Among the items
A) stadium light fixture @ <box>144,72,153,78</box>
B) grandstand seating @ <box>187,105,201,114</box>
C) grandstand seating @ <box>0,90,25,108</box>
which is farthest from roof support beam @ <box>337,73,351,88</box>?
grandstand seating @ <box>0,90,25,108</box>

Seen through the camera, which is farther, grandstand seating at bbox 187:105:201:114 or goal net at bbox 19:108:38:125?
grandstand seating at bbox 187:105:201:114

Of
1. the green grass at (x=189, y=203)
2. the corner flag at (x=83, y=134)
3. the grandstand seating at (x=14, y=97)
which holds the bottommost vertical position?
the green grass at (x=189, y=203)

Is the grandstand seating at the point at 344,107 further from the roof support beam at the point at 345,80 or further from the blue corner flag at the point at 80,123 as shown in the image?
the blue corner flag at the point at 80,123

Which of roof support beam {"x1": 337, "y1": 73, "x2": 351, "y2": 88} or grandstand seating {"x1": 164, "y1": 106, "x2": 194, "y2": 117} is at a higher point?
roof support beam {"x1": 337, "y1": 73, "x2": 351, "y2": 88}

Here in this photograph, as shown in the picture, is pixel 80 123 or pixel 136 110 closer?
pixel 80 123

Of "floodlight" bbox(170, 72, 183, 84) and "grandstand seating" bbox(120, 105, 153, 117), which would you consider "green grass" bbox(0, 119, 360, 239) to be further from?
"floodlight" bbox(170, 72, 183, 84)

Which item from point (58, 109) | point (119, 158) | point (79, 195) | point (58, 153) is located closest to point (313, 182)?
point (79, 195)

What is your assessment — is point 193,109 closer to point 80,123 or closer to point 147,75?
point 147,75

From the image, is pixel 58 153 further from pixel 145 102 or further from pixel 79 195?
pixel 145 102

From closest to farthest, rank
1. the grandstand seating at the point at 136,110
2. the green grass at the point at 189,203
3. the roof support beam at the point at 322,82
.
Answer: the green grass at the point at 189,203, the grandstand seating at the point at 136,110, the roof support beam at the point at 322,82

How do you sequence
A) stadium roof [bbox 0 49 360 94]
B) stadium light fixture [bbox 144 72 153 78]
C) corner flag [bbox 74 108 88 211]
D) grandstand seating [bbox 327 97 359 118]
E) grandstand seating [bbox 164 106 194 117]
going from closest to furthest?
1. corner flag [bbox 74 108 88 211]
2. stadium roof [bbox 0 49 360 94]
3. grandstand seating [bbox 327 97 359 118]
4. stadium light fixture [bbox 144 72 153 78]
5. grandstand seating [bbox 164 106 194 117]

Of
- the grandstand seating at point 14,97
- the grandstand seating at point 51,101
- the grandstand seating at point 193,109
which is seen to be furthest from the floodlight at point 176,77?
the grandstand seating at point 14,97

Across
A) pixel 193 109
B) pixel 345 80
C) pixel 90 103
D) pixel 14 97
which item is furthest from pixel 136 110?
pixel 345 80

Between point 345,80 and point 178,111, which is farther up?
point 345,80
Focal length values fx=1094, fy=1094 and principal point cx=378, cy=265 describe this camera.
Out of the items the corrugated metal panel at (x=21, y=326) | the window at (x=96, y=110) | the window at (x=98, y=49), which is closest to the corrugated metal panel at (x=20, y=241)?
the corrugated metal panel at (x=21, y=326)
+++
■ What the task requires
Reproduce the entire listing above word for word, with no changes.

■ Solution for this task
Among the items
A) stadium light fixture @ <box>144,72,153,78</box>
B) grandstand seating @ <box>187,105,201,114</box>
C) grandstand seating @ <box>0,90,25,108</box>
which is farthest from roof support beam @ <box>337,73,351,88</box>?
grandstand seating @ <box>0,90,25,108</box>

Seen through the camera, which is farther, grandstand seating at bbox 187:105:201:114 or goal net at bbox 19:108:38:125?
grandstand seating at bbox 187:105:201:114

Of
1. the green grass at (x=189, y=203)
2. the corner flag at (x=83, y=134)
3. the grandstand seating at (x=14, y=97)
which holds the bottommost vertical position?
the green grass at (x=189, y=203)

Is the grandstand seating at the point at 344,107 further from the roof support beam at the point at 345,80 or further from the blue corner flag at the point at 80,123 as shown in the image?
the blue corner flag at the point at 80,123

Which of roof support beam {"x1": 337, "y1": 73, "x2": 351, "y2": 88} or grandstand seating {"x1": 164, "y1": 106, "x2": 194, "y2": 117} is at a higher point?
roof support beam {"x1": 337, "y1": 73, "x2": 351, "y2": 88}

Here in this photograph, as shown in the picture, is pixel 80 123 or pixel 136 110 closer?
pixel 80 123

Of "floodlight" bbox(170, 72, 183, 84) and "grandstand seating" bbox(120, 105, 153, 117), which would you consider "green grass" bbox(0, 119, 360, 239) to be further from?
"floodlight" bbox(170, 72, 183, 84)

Which item from point (58, 109) | point (119, 158) | point (79, 195) | point (58, 153) is located closest to point (313, 182)?
point (79, 195)

What is your assessment — is point 193,109 closer to point 80,123 or closer to point 147,75?
point 147,75

From the image, is pixel 58 153 further from pixel 145 102 or further from pixel 79 195?
pixel 145 102

From closest to farthest, rank
1. the grandstand seating at the point at 136,110
2. the green grass at the point at 189,203
3. the roof support beam at the point at 322,82
.
Answer: the green grass at the point at 189,203, the grandstand seating at the point at 136,110, the roof support beam at the point at 322,82

How do you sequence
A) stadium roof [bbox 0 49 360 94]
B) stadium light fixture [bbox 144 72 153 78]
C) corner flag [bbox 74 108 88 211]
D) grandstand seating [bbox 327 97 359 118]
E) grandstand seating [bbox 164 106 194 117]
going from closest to furthest?
1. corner flag [bbox 74 108 88 211]
2. stadium roof [bbox 0 49 360 94]
3. grandstand seating [bbox 327 97 359 118]
4. stadium light fixture [bbox 144 72 153 78]
5. grandstand seating [bbox 164 106 194 117]

Of
- the grandstand seating at point 14,97
- the grandstand seating at point 51,101
- the grandstand seating at point 193,109
which is seen to be furthest from the floodlight at point 176,77?
the grandstand seating at point 14,97

Across
A) pixel 193 109
B) pixel 345 80
C) pixel 90 103
D) pixel 14 97
which item is furthest from pixel 136 110?
pixel 345 80

Between point 345,80 and point 178,111, which is farther up?
point 345,80
Focal length values fx=1094, fy=1094 and principal point cx=378, cy=265 describe this camera.
Out of the items the corrugated metal panel at (x=21, y=326) | the window at (x=96, y=110) | the window at (x=98, y=49), which is closest to the corrugated metal panel at (x=20, y=241)?
the corrugated metal panel at (x=21, y=326)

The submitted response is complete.